Spatial question entries:
■ ■ ■ ■ ■

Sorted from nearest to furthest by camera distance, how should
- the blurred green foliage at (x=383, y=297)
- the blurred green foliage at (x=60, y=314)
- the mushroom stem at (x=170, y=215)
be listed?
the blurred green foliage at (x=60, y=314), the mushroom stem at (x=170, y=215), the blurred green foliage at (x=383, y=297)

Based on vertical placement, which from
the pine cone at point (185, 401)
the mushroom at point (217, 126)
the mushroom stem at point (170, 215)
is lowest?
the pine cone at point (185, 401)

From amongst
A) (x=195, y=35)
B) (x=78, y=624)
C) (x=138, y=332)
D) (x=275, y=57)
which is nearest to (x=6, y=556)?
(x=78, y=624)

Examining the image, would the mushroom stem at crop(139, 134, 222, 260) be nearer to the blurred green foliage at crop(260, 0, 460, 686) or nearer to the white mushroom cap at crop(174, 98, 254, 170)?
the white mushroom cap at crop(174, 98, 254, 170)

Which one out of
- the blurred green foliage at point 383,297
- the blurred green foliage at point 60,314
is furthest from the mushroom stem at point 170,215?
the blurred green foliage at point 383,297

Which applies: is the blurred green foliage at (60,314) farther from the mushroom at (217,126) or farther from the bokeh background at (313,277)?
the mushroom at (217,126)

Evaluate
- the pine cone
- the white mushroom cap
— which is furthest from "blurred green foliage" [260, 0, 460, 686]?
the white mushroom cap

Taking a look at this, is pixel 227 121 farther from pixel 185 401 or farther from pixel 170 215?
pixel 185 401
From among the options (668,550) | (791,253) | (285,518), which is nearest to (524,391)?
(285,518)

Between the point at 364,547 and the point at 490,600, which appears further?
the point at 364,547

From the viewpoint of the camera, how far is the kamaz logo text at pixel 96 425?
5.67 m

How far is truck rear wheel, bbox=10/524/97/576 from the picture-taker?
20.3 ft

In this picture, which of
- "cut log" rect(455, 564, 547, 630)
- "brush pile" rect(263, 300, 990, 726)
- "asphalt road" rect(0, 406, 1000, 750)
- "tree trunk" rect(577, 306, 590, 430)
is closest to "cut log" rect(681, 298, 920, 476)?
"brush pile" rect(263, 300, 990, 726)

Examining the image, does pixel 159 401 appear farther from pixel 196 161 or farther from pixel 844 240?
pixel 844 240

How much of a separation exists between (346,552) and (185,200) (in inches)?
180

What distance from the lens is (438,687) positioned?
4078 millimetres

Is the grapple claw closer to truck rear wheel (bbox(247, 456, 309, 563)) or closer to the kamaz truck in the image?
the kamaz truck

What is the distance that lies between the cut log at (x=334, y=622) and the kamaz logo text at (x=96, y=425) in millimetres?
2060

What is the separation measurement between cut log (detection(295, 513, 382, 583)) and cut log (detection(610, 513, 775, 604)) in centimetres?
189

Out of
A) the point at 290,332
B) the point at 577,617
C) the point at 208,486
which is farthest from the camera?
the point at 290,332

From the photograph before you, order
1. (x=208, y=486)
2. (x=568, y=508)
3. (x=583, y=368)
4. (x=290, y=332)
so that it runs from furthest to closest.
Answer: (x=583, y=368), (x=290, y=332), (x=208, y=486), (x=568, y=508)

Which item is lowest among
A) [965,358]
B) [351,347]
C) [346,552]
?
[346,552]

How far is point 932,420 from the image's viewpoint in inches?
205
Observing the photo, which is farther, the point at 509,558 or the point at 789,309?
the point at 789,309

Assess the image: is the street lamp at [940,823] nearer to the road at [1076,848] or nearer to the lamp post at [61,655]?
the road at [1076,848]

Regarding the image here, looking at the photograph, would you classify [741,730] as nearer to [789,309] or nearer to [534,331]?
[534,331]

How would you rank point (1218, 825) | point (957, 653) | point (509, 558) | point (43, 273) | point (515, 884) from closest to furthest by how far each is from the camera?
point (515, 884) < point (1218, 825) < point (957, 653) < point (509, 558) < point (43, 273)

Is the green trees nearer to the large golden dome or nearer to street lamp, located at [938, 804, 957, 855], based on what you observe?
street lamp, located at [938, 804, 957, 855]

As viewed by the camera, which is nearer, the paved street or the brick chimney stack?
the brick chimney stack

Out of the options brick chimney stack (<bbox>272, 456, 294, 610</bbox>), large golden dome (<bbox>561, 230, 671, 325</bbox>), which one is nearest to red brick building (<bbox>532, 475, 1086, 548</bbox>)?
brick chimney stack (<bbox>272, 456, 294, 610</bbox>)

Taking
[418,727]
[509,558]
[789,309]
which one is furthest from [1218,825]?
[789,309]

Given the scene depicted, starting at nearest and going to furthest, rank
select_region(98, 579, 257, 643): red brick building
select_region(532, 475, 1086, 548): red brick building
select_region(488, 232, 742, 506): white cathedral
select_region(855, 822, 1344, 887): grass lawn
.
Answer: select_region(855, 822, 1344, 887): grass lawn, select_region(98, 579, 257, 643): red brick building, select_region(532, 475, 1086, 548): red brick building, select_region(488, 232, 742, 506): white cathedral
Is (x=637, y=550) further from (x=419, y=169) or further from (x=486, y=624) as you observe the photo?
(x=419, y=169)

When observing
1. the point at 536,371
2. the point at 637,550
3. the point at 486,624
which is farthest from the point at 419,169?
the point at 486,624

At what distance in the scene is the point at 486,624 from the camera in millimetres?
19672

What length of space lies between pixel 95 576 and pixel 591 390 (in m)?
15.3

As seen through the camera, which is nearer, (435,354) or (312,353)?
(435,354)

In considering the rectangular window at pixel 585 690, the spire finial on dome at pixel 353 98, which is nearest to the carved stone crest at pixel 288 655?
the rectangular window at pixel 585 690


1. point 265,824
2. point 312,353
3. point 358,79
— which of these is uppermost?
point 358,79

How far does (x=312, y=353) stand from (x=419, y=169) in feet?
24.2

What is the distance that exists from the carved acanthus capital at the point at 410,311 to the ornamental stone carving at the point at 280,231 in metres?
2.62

■ ■ ■ ■ ■

DIRECTION:
Copy out the full material exactly as it appears.

FINAL ANSWER:
Sorted from nearest to furthest by camera distance, how should
- the blurred green foliage at (x=383, y=297)
- the blurred green foliage at (x=60, y=314)
- the mushroom stem at (x=170, y=215)
be listed?
the blurred green foliage at (x=60, y=314), the mushroom stem at (x=170, y=215), the blurred green foliage at (x=383, y=297)

Based on vertical placement, which from
the pine cone at point (185, 401)
the mushroom at point (217, 126)
the mushroom stem at point (170, 215)
is lowest?
the pine cone at point (185, 401)

From amongst
A) (x=195, y=35)
B) (x=78, y=624)
C) (x=138, y=332)
D) (x=275, y=57)
which is nearest to (x=6, y=556)?
(x=78, y=624)

Examining the image, would the mushroom stem at crop(139, 134, 222, 260) be nearer to the blurred green foliage at crop(260, 0, 460, 686) or nearer to the white mushroom cap at crop(174, 98, 254, 170)?
the white mushroom cap at crop(174, 98, 254, 170)

Which one out of
- the blurred green foliage at point 383,297
- the blurred green foliage at point 60,314
is furthest from the mushroom stem at point 170,215?
the blurred green foliage at point 383,297

Which applies: is the blurred green foliage at (60,314) farther from the mushroom at (217,126) or farther from the bokeh background at (313,277)?
the mushroom at (217,126)

Evaluate
- the pine cone
- the white mushroom cap
— which is furthest from "blurred green foliage" [260, 0, 460, 686]?
the white mushroom cap

Taking a look at this, is pixel 227 121 farther from pixel 185 401 or farther from pixel 170 215?
pixel 185 401
From among the options (668,550) | (791,253) | (285,518), which is nearest to (524,391)?
(285,518)

Between the point at 364,547 and the point at 490,600, which appears further?
the point at 364,547

From the viewpoint of the camera, how far is the kamaz logo text at pixel 96 425?
5.67 m

How far is truck rear wheel, bbox=10/524/97/576 from the picture-taker?
20.3 ft

In this picture, which of
- "cut log" rect(455, 564, 547, 630)
- "brush pile" rect(263, 300, 990, 726)
- "asphalt road" rect(0, 406, 1000, 750)
- "tree trunk" rect(577, 306, 590, 430)
is closest to "cut log" rect(681, 298, 920, 476)?
"brush pile" rect(263, 300, 990, 726)

Examining the image, does pixel 159 401 appear farther from pixel 196 161 or farther from pixel 844 240?
pixel 844 240

How much of a separation exists between (346,552) and (185,200) (in inches)?
180

What distance from the lens is (438,687) positioned?
4078 millimetres

Is the grapple claw closer to truck rear wheel (bbox(247, 456, 309, 563)) or closer to the kamaz truck in the image?
the kamaz truck

What is the distance that lies between the cut log at (x=334, y=622) and the kamaz logo text at (x=96, y=425) in millimetres?
2060

What is the separation measurement between cut log (detection(295, 513, 382, 583)) and cut log (detection(610, 513, 775, 604)) in centimetres?
189

Out of
A) the point at 290,332
B) the point at 577,617
C) the point at 208,486
which is farthest from the camera?
the point at 290,332

From the photograph before you, order
1. (x=208, y=486)
2. (x=568, y=508)
3. (x=583, y=368)
4. (x=290, y=332)
so that it runs from furthest to closest.
Answer: (x=583, y=368), (x=290, y=332), (x=208, y=486), (x=568, y=508)

Which item is lowest among
A) [965,358]
B) [351,347]
C) [346,552]
?
[346,552]

How far is point 932,420 from the image's viewpoint in inches?
205
Observing the photo, which is farther, the point at 509,558 or the point at 789,309?
the point at 789,309

Assess the image: is the street lamp at [940,823] nearer to the road at [1076,848] or nearer to the lamp post at [61,655]?
the road at [1076,848]

Regarding the image here, looking at the photograph, would you classify [741,730] as nearer to [789,309] or nearer to [534,331]?
[534,331]

How would you rank point (1218, 825) | point (957, 653) | point (509, 558) | point (43, 273) | point (515, 884) from closest to furthest by how far each is from the camera?
point (515, 884) < point (1218, 825) < point (957, 653) < point (509, 558) < point (43, 273)

Is the green trees nearer to the large golden dome or nearer to street lamp, located at [938, 804, 957, 855], based on what you observe?
street lamp, located at [938, 804, 957, 855]

As viewed by the camera, which is nearer, the paved street or the brick chimney stack?
the brick chimney stack

Out of the options brick chimney stack (<bbox>272, 456, 294, 610</bbox>), large golden dome (<bbox>561, 230, 671, 325</bbox>), which one is nearest to red brick building (<bbox>532, 475, 1086, 548</bbox>)?
brick chimney stack (<bbox>272, 456, 294, 610</bbox>)

Taking
[418,727]
[509,558]
[789,309]
which one is furthest from [1218,825]?
[789,309]

Given the scene depicted, starting at nearest and going to furthest, rank
select_region(98, 579, 257, 643): red brick building
select_region(532, 475, 1086, 548): red brick building
select_region(488, 232, 742, 506): white cathedral
select_region(855, 822, 1344, 887): grass lawn
.
Answer: select_region(855, 822, 1344, 887): grass lawn, select_region(98, 579, 257, 643): red brick building, select_region(532, 475, 1086, 548): red brick building, select_region(488, 232, 742, 506): white cathedral
Is (x=637, y=550) further from (x=419, y=169) or further from (x=486, y=624) as you observe the photo?
(x=419, y=169)

When observing
1. the point at 536,371
2. the point at 637,550
3. the point at 486,624
which is farthest from the point at 419,169?
the point at 486,624

At what distance in the scene is the point at 486,624 from the camera in millimetres?
19672

What length of space lies between pixel 95 576 and pixel 591 390 (in m)?
15.3

As seen through the camera, which is nearer, (435,354) or (312,353)?
(435,354)

In considering the rectangular window at pixel 585 690, the spire finial on dome at pixel 353 98, which is nearest to the carved stone crest at pixel 288 655?
the rectangular window at pixel 585 690


1. point 265,824
2. point 312,353
3. point 358,79
— which of these is uppermost?
point 358,79

How far does (x=312, y=353) stand from (x=419, y=169) in feet?
24.2

What is the distance that exists from the carved acanthus capital at the point at 410,311 to the ornamental stone carving at the point at 280,231 in metres?
2.62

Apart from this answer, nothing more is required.